In addition to the effect of modifiable environmental risk factors, genetic polymorphisms in genes such as in complement factor H (CFH) may be linked with AMD17. Genetic polymorphisms in components of the complement system refer to the potential role of local inflammation and complement regulation in the pathogenesis of AMD. Moreover, since toll-like receptors (TLRs) recognize microbe-specific molecules and are expressed on various cells along the gastrointestinal tract, they may be crucial in signaling between the immune system and the microbiota. Moreover, the complement system is a key part of the innate immune system operating via TLR signaling. When over-activated or de-regulated, the complement becomes a major link between infection and inflammation with profound involvement in inflammatory and degenerative diseases such as AMD18. In this study, we investigated gut microbiome alterations in patients with neovascular AMD and screened for associations between the intestinal microbiome and the complement system.

Results

Taxonomic and functional characterization of the intestinal microbiome in AMD patients and healthy controls

In total, 115 stool samples were sequenced from 57 neovascular AMD patients and 58 age- and sex-matched healthy controls. The AMD patients and controls were similar for gender, age at collection, smoking habit and BMI (p > 0.05, Table 1). A total of 2.8 billion 100 bp paired-end reads with an average insert size of 350 bp were generated, with an average of 24.3 ± 9.3 (s.d.) million reads per sample. After trimming and filtering, we kept about 2.5 billion non-human high-quality reads, with an average of 21.5 ± 8.5 (s.d.) million reads per sample. We identified 834 taxa, the majority of which were bacterial with 98.8 ± 8.1% (s.d.). The phyla Firmicutes (40.4%) and Bacteroidetes (41.1%) dominated the microbiome composition (Fig. 1). Bacteroidia (41.1%) and Clostridia (37.1%) were the most abundant classes, and Bacteroides (16.5%), Alistipes (13.0%), and Subdoligranulum (11.9%) the most abundant genera in the cohort, consistent with previous observations19,20.

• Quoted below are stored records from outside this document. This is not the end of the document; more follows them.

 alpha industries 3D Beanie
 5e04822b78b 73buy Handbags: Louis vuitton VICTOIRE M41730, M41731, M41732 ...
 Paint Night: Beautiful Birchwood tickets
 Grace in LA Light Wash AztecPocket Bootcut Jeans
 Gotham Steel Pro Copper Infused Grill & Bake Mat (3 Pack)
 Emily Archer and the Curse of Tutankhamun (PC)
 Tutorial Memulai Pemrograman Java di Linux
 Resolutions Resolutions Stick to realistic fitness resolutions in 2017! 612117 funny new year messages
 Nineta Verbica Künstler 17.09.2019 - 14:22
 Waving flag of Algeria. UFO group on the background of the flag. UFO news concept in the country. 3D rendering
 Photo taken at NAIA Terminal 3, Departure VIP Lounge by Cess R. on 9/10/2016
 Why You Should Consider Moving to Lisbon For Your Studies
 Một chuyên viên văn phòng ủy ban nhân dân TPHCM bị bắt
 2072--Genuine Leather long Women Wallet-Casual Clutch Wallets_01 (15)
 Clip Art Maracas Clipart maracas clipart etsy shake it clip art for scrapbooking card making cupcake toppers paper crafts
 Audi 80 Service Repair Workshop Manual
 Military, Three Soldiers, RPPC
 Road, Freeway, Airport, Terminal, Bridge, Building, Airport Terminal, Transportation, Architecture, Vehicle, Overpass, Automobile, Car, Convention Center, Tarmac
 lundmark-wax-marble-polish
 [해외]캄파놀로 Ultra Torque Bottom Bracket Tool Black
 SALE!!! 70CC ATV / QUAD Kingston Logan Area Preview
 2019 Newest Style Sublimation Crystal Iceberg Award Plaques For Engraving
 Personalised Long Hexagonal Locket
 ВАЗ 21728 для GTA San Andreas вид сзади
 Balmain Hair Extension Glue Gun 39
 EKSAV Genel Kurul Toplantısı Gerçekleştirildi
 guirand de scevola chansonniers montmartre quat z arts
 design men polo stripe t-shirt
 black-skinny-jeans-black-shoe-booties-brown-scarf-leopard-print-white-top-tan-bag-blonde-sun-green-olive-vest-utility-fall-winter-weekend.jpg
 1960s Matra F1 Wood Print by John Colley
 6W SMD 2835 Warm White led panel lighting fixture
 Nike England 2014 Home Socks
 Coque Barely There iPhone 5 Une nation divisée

Table 1 Characteristics of study patients.
Fig. 1: Diversity of the intestinal microbiome in AMD patients and healthy controls.
figure 1

Relative abundances of microbiota at phyla level in all study subjects (a) and averaged for study groups (b). c Principal component analysis of microbial species abundance grouped patients and controls separately, with PERMANOVA confirming a significant difference between the groups (p = 0.0018). d Relative abundances of taxa associated with AMD (q-values after adjusting for false discovery rate). Mean value and standard deviation are shown. AMD age-related macular degeneration; CTRL control.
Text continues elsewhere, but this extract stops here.